◆ **INSTRUCTIONS TO FOLLOW**: Can you retype the rows below word for word, from the line with "In the image, which" to the line with "51.8 metres", including both of those lines and nothing else?

◆ **GIVEN RECORDS**:

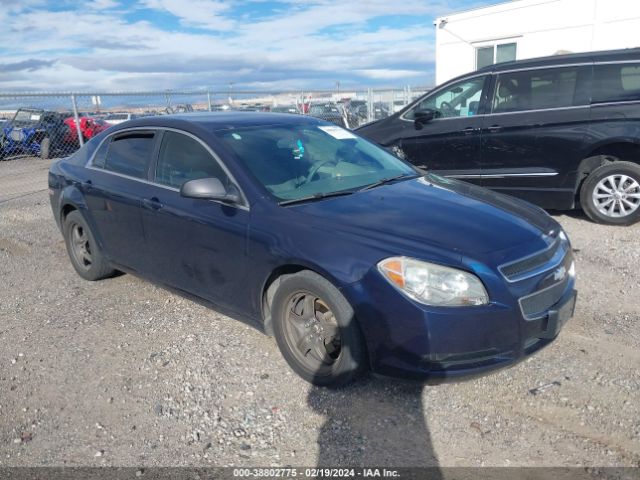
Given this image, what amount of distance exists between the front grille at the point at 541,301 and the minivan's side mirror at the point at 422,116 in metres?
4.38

---

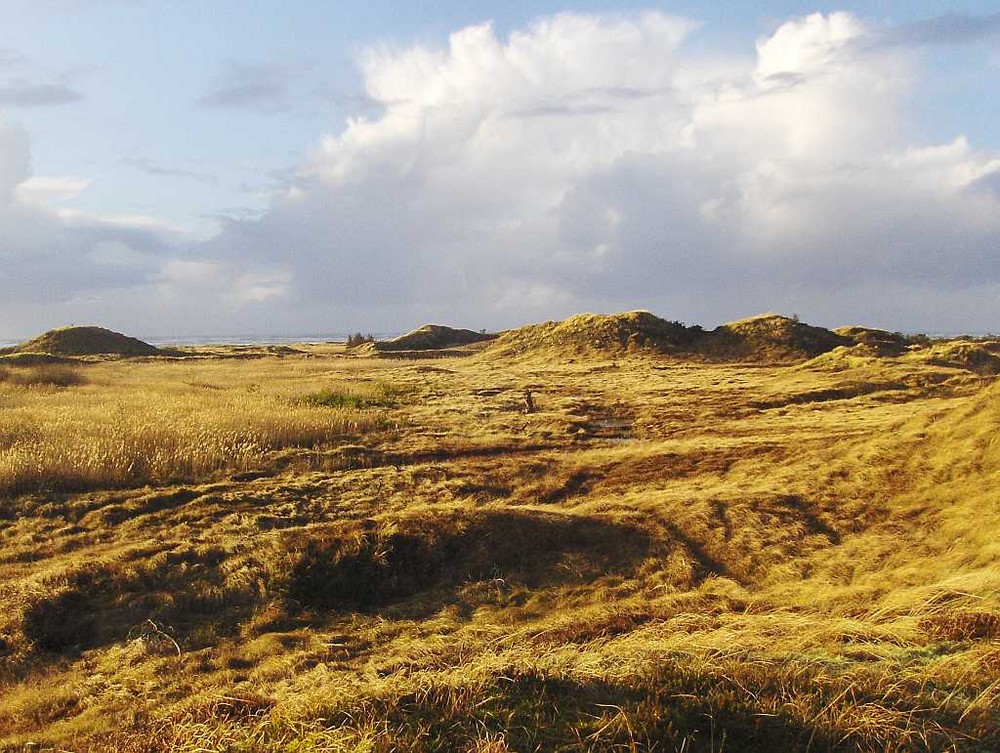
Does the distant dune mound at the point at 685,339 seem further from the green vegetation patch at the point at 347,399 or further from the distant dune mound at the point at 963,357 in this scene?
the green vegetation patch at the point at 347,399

---

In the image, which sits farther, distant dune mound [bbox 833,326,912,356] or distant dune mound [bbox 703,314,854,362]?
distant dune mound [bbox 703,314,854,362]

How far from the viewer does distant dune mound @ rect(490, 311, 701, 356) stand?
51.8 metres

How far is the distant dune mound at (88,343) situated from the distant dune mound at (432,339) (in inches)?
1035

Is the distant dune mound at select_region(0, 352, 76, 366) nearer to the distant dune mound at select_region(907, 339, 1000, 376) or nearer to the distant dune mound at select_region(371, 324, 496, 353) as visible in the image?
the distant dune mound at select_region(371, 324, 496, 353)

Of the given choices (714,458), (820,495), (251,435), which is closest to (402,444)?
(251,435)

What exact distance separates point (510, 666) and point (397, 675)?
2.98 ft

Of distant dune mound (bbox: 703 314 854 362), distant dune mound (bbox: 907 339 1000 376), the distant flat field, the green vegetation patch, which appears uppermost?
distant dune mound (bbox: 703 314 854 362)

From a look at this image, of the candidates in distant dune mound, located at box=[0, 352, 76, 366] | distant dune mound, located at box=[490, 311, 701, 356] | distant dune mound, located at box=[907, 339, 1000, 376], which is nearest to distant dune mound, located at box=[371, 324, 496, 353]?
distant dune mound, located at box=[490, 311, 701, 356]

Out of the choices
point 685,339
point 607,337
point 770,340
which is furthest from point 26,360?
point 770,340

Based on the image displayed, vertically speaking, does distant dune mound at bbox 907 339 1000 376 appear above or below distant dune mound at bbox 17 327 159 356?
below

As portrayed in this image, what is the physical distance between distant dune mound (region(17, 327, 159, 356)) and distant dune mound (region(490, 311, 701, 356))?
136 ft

◆ **COMPLETE RESPONSE**:
In the image, which sits farther, distant dune mound [bbox 833,326,912,356] or distant dune mound [bbox 703,314,854,362]?
distant dune mound [bbox 703,314,854,362]

How far from the viewer does distant dune mound @ rect(490, 311, 701, 356) stand?
51.8 metres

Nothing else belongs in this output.